These new information requirements reflect issues—such as personal information, government funding, and compliance with laws—that have become increasingly relevant to CFIUS’s national security reviews in recent years. We expect this information will be required for all notices under the forthcoming FIRRMA implementing regulations.
As noted above, the interim rule provides that any person who fails to comply with the mandatory declaration requirements under the pilot program may be liable for a civil penalty up to the value of the transaction. It remains to be seen how aggressively CFIUS will pursue penalties under the pilot program, both in terms of frequency of enforcement and the size of penalties imposed. We note, however, that CFIUS has imposed penalties for material breach of mitigation, so from an administrative perspective CFIUS has the requisite internal procedures to levy penalties for violations.
Additional Investments and Acquisitions of Rights May Be Subject to CFIUS Review
Prior to the pilot program, when CFIUS concluded action on a covered transaction (all of which were "control" transactions submitted by full notice), both the notified transaction and any subsequent acquisition by the foreign person of an additional interest in the US business received "safe harbor," meaning that except in very limited circumstances the later transaction could not be reviewed by CFIUS or the President. With the pilot program’s introduction of reviews of non-controlling pilot program covered investments and an abbreviated declaration process, CFIUS has elected not to extend this safe harbor to subsequent acquisitions of interests when (1) CFIUS concludes action on a pilot program covered transaction (whether a controlling or non-controlling investment) by declaration, or (2) CFIUS concludes action on a non-controlling "pilot program covered investment" through a full notice. Control transactions reviewed on the basis of a full notice, even when involving a pilot program US business, will continue to receive the safe harbor for any subsequent acquisition of interest in that US business by the foreign person.
In addition, even if CFIUS has concluded action on a pilot program covered investment (whether by declaration or full notice), any incremental investment that involves a new Covered Investment Right would be deemed a new pilot program covered investment subject to a mandatory declaration. Thus, parties that are structuring multi-phase investments or that later agree to additional investments may be required to submit multiple mandatory declarations.

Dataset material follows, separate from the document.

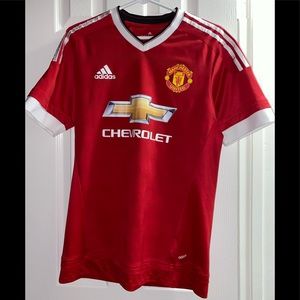 Adidas Manchester United Jersey
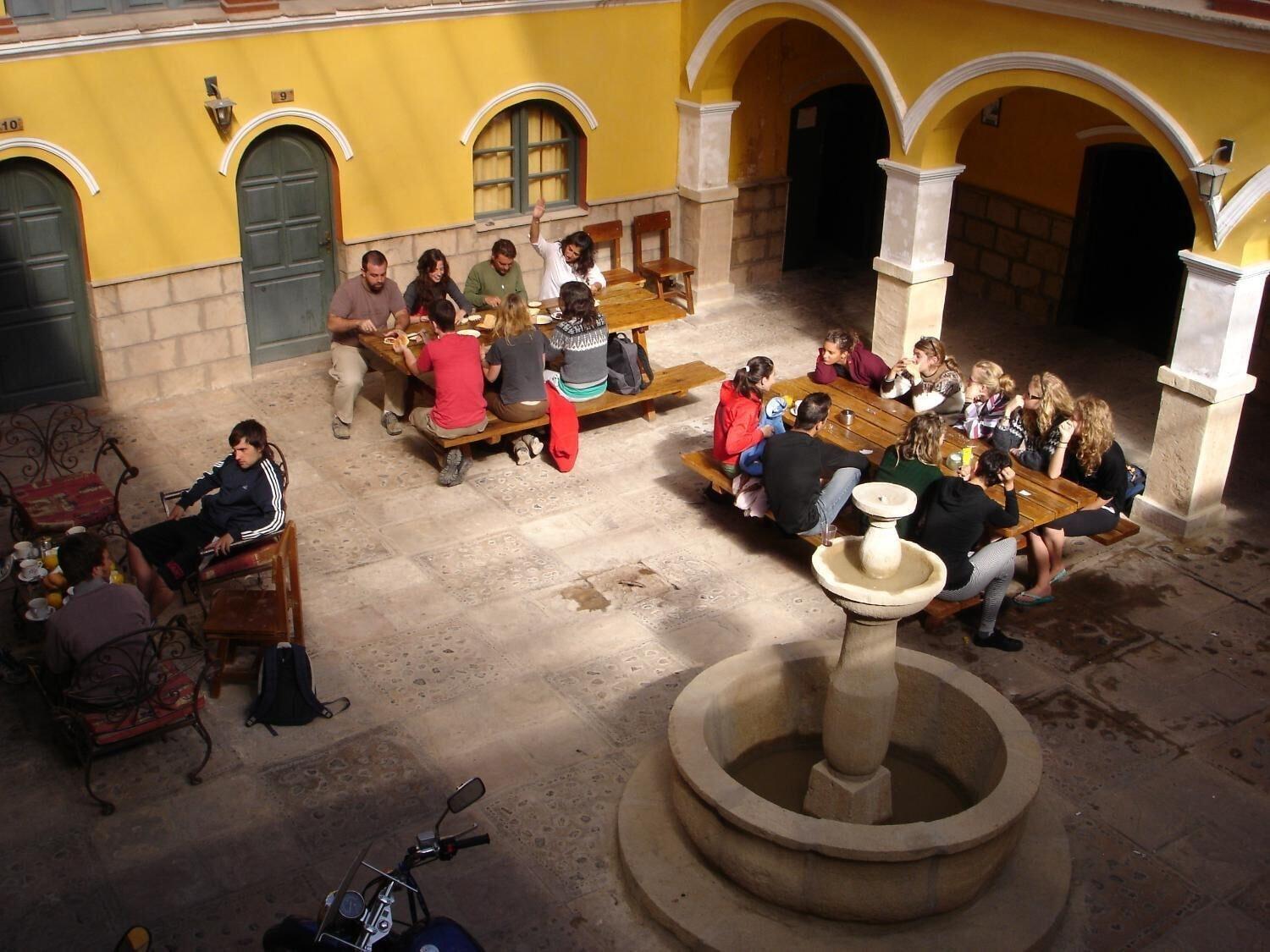 Restaurant Hostal La Casona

The interim rule is effective without a notice and comment period, but comments may be submitted on the pilot program regulations through November 10, 2018. The discussion accompanying the pilot program regulations states that comments will be considered and addressed in the process of promulgating any final rule. White & Case intends to comment on the interim rule.

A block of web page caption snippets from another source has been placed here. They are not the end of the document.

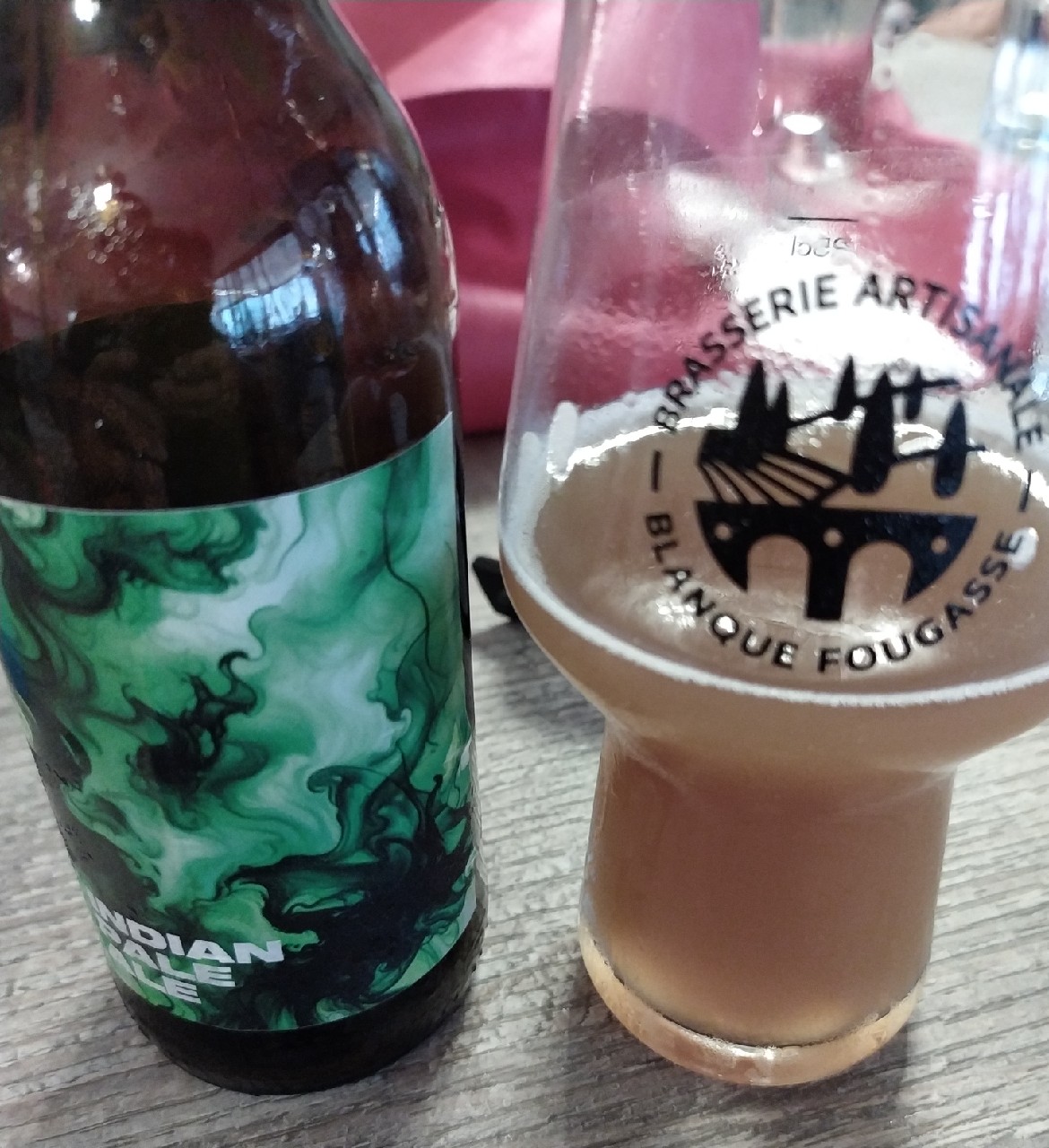 IPA Magnum Idaho 7 Nelson Sauvin Mosaic, France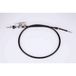 HELLA 8AS 355 661-691 Handremkabel AS6169
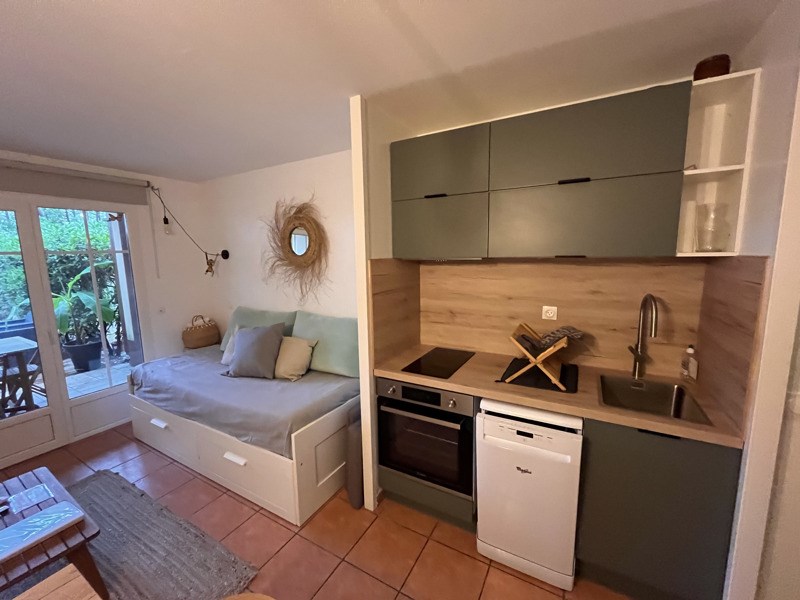 Vente Appartement LACANAU - 2 pièces -32 m² - (33680)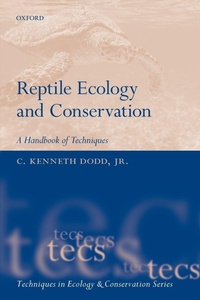 Abbildung von: Reptile Ecology and Conservation - Oxford University Press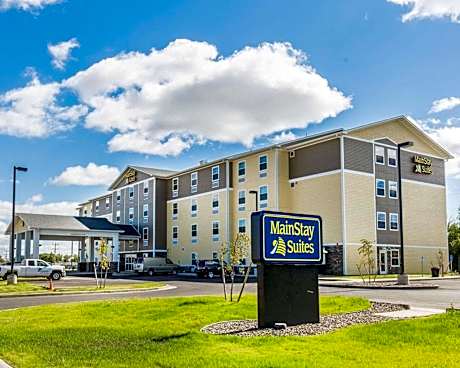 MainStay Suites Sidney - Medical Center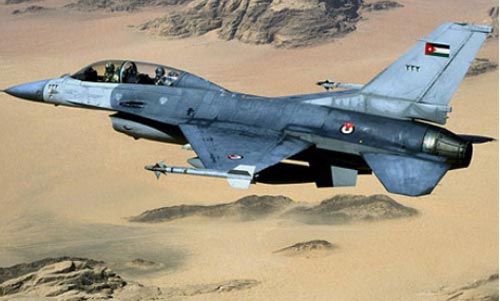 26 مليون دولار دعم أميركي عسكري للأردن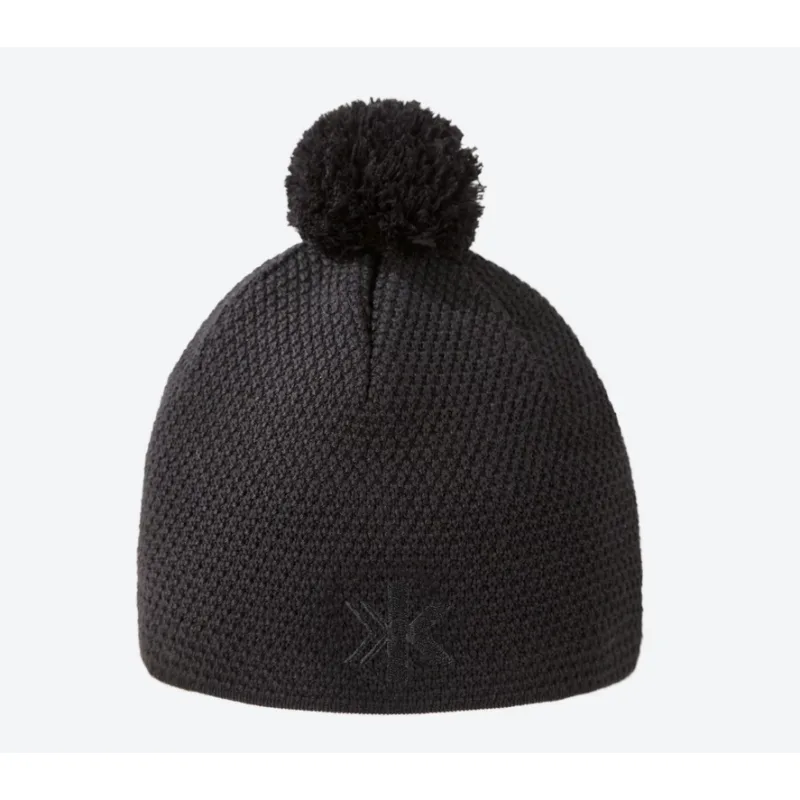 Merino čepice Kama A165 110 černá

In addition to the interim rule regarding the pilot program, the Treasury Department has issued an interim rule updating the CFIUS regulations to address the immediately effective provisions of FIRRMA. Although most of these updates were straightforward and expected, there was a notable new regulation with respect to the timing of a CFIUS investigation. FIRRMA allows CFIUS to extend an investigation one time by 15 days in "extraordinary circumstances". The new regulation defines "extraordinary circumstances" to mean "circumstances for which extending an investigation is necessary and the appropriate course of action due to a force majeure event or to protect the national security of the United States". This broad language appears to afford CFIUS substantial discretion in invoking the extension, which it may well do in complex transactions requiring extra time for investigation or mitigation negotiations. The extra 15 days should now be factored into CFIUS-related timelines for transaction planning.
We will continue to monitor CFIUS-related developments closely and provide updates as appropriate, including with respect to this and any future pilot programs.